When determining the service level, coders generally begin by reviewing the history (including the history of the present illness or HPI; review of systems or ROS; and the past medical, family and social history, or PFSH) and the PE (including the number of body areas or organ systems examined). Because these are quantified relatively easily, these two key components cause few problems.
MDM presents a different sort of challenge, however, says Peter Sawchuk, MD, president of Eidos Healthcare Resources in Green Pond, N.J., who describes MDM as a nebulous area of E/M coding. "There is very little in the way of authoritative direction given. It's a hodge-podge essentially a 'look-yourself-in-the-mirror' issue. Physicians and coders must find ways to ensure they are uniformly applying standards with which they are comfortable."
Kathy Pride, CPC, CCS-P, health information management applications specialist with QuadraMed, a national heathcare information technology and consulting firm based in San Rafael, Calif., concurs. "When it comes to E/M coding, medical decision-making is without a doubt the most confusing, the most subjective area," she says.
Two Approaches Ease MDM
To help you achieve supportable standards for deter-mining MDM, Sawchuk recommends two approaches:
1. Each ED practice needs to review the processes it uses to determine the complexity of MDM and formalize its approach. "It must be consistent, and it must be reasonable," he says. "It would not be appropriate to apply one standard to one group of patients and another standard to a second group unless, of course, the specific payers in question enforce different policies." The guidelines should be included in the practice's compliance plan, which should outline the rationale behind them, and then should be consistently followed. When establishing guidelines for MDM, Sawchuk adds, coding professionals should consult with local Medicare carriers and other payers to ensure their policies don't contradict insurers' rules.

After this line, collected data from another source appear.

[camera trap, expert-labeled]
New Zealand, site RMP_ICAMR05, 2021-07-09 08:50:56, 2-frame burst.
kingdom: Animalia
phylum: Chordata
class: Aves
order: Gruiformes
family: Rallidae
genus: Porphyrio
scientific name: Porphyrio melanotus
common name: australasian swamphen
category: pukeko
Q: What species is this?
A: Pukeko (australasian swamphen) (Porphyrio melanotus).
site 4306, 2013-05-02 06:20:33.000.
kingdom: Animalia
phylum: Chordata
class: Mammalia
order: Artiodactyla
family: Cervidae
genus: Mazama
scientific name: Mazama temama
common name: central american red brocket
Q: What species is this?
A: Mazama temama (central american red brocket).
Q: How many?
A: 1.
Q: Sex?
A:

2. ED coders should find out whether local Medicare carriers have adopted the Marshfield Clinic Audit Tool and, if so, use it to help develop their practice's MDM guidelines. "When it introduced the 1995 documentation guidelines (DGs), Medicare circulated this audit tool to its local carriers," Sawchuk says. "While the agency did not mandate its adoption, it told carriers the tool could be helpful. As a result, the criteria contained in it have been utilized by numerous Medicare carriers and widely implemented by practices to establish MDM rules on the front end of the process as well."

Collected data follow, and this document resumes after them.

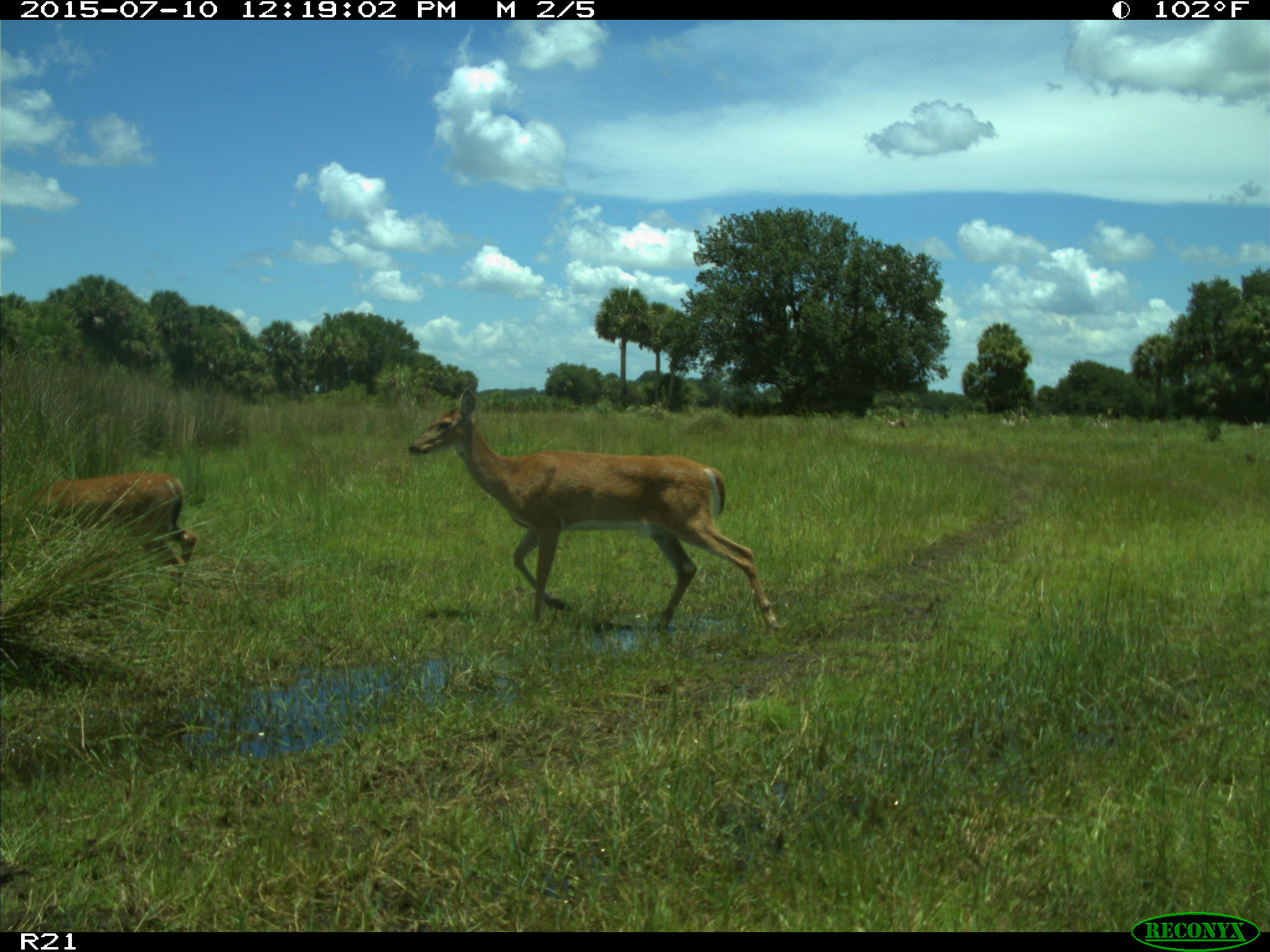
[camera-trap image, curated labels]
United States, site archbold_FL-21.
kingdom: Animalia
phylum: Chordata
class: Mammalia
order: Artiodactyla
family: Cervidae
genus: Odocoileus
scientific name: Odocoileus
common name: deer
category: unidentified deer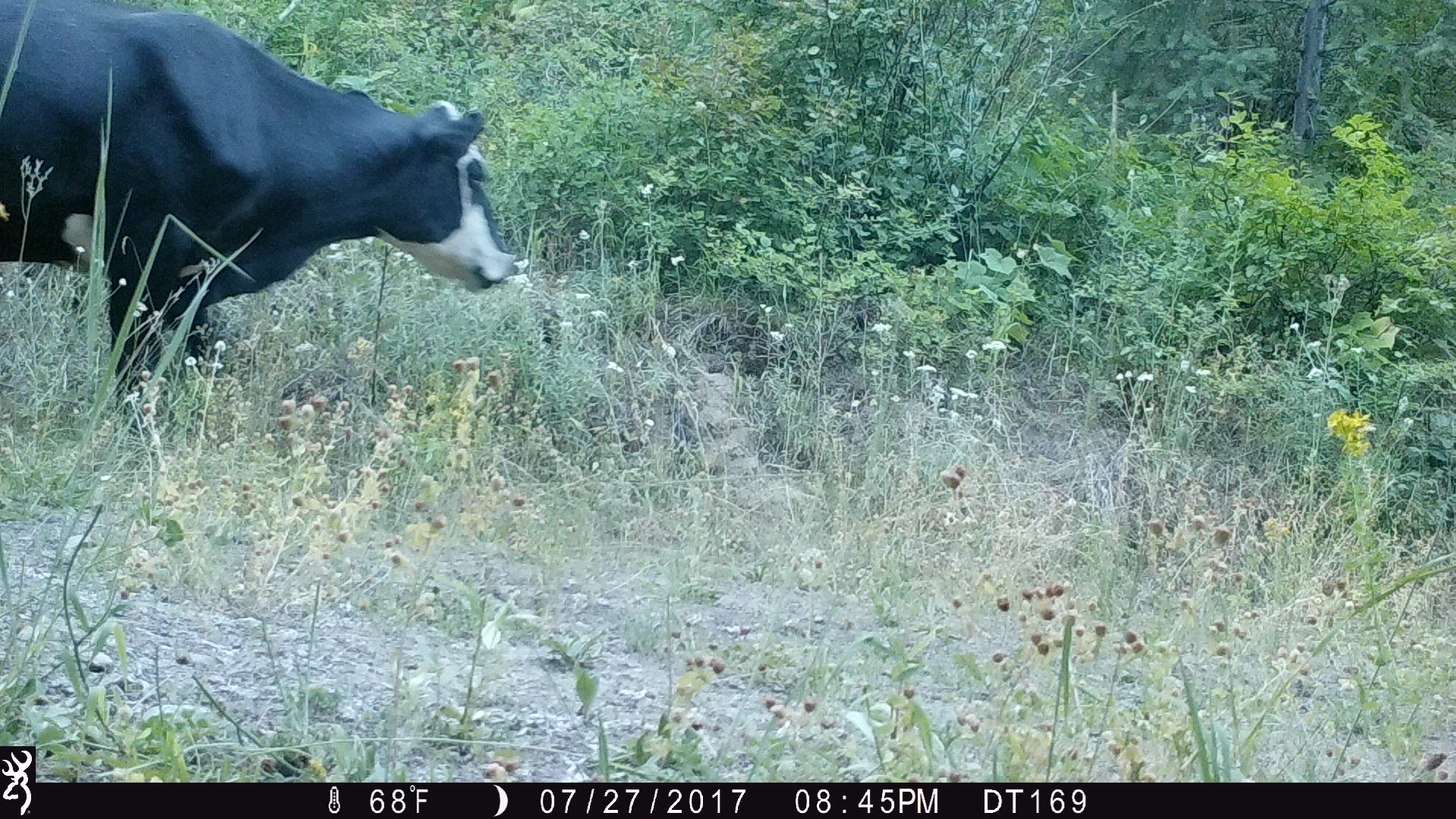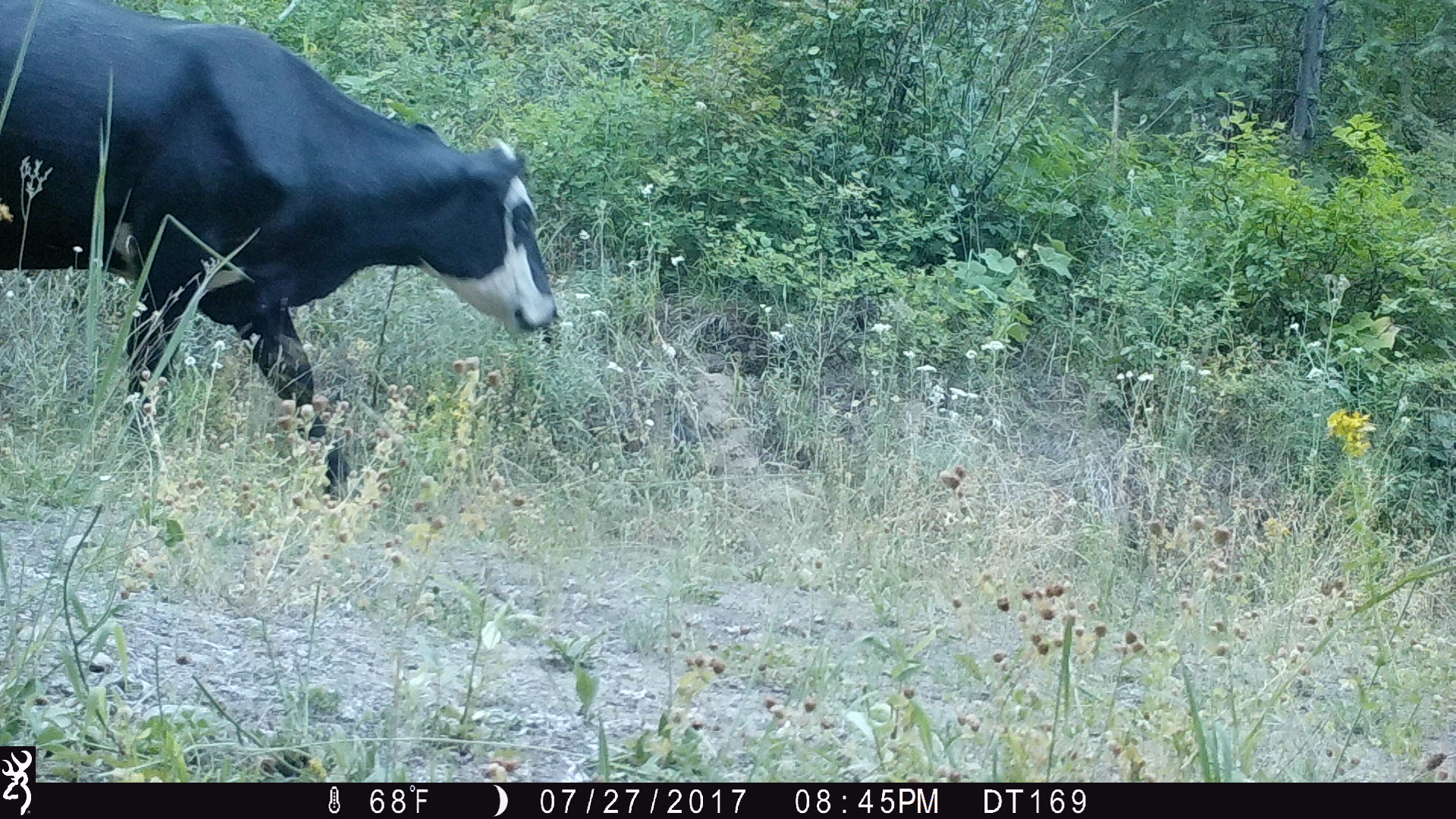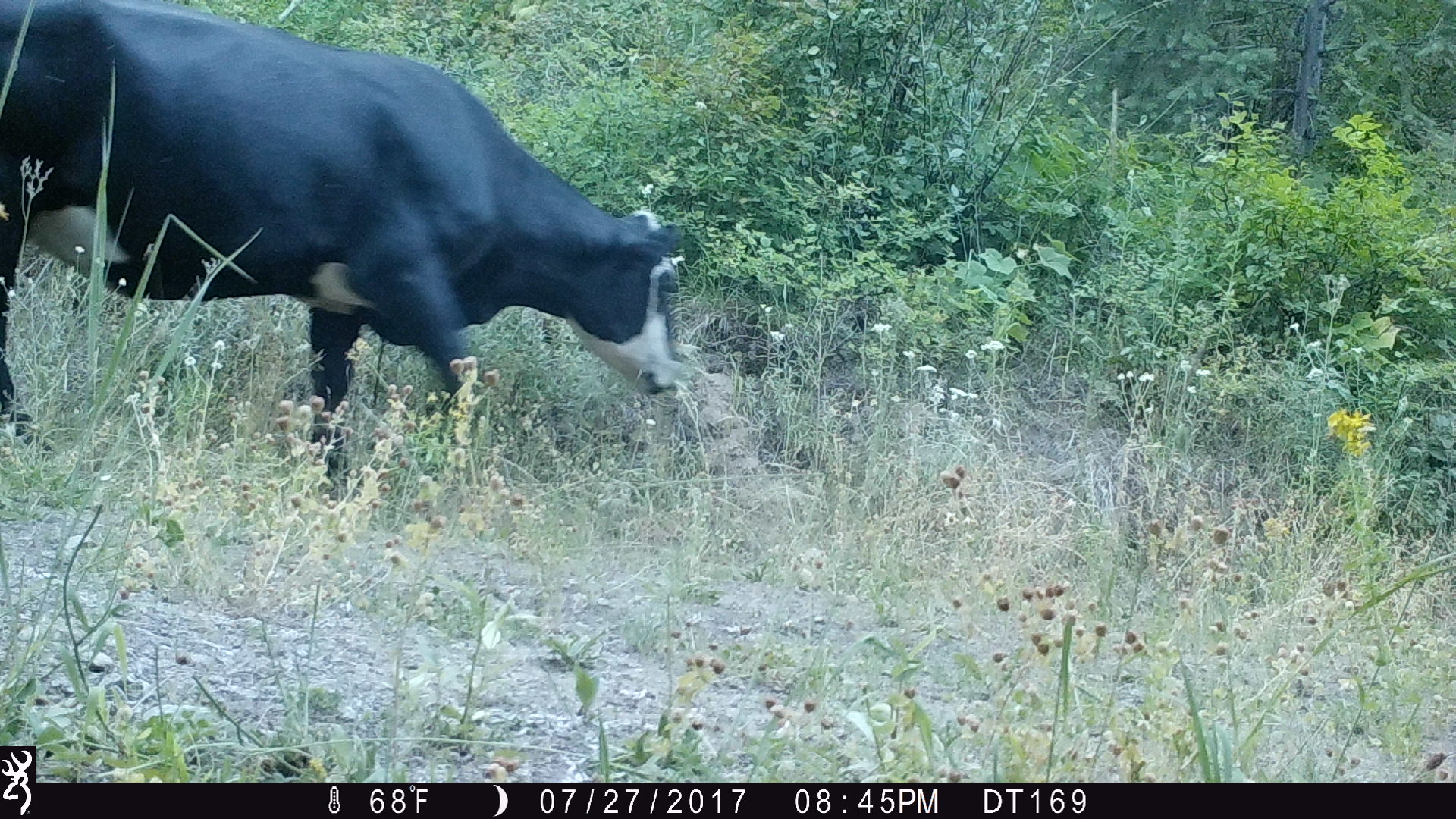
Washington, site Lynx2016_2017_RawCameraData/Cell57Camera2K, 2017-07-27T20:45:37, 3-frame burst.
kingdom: Animalia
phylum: Chordata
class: Mammalia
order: Artiodactyla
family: Bovidae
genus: Bos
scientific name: Bos taurus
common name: domestic cattle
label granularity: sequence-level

The Marshfield Clinic Audit Tool clearly outlines ways to establish specific levels of history and PE. In addition, it quantifies activities related to MDM, like the number of diagnoses and/or treatment options, as well as amount and/or complexity of data being reviewed. It also provides guidance on the risk of complication and potential for morbidity or mortality.
"Coders are probably used to thinking of this as the 'point system,'" Pride explains. "Using this tool, they can go through the documentation and, referring to the worksheet, assign various points for the physician's work. For instance, when determining the complexity of treatment options, they would assign one point for an established problem, but two points for an established problem that is worsening. A new problem with no additional workup planned earns three points, while a new problem with additional workup is assigned four points."
"Using this worksheet, coders can assess the values assigned to different tasks, which result in an aggregate number," Sawchuk says. "This, in turn, constitutes a specific level of MDM."
Note: Copies of the E/M Documentation Auditors' Worksheet can be ordered from the Medical Group Management Association by calling (303) 397-7888.
In ED, NOPP Outweighs Key Components
Pride says that the nature of the presenting problem (NOPP) in the ED also affects level of service, especially when 99285 is reported.
"Each of the definitions for codes 99281-99284 is only three lines long," Sawchuk points out, "while it is five lines long for 99285. This is known as the '99285 caveat,' and it provides a clinically based exemption from the three key components." The definition for 99285 notes, "Emergency department visit for the evaluation and management of a patient, which requires these three key components within the constraints imposed by the urgency of the patient's clinical condition and/or mental status."
"The rationale behind this rests with the difficulties encountered in the ED," Sawchuk says. "How can a comprehensive history be obtained from an unconscious patient with no accompanying family member, for example? In another instance, a 20-year-old male patient is brought in with a knife in his left anterior thorax. When the physician checks the patient's pulse, he notes that the knife quivers with each heartbeat, indicating that the blade is in or very near the heart. At that point, the ED physician does not take the time to conduct a full PE. Instead, he immediately begins administering fluids through a large-bore intravenous line, types the patient for blood and sends him to the operating suite. If the whole service takes less than half an hour, it can't be reported as critical care."
Because of the severity of the presentation, a level-five would usually be assigned. "It's understood that, in cases like this, the NOPP trumps the key components," he says. "When you consider all of the factors that influence ED service codes, NOPP is often the most important aspect."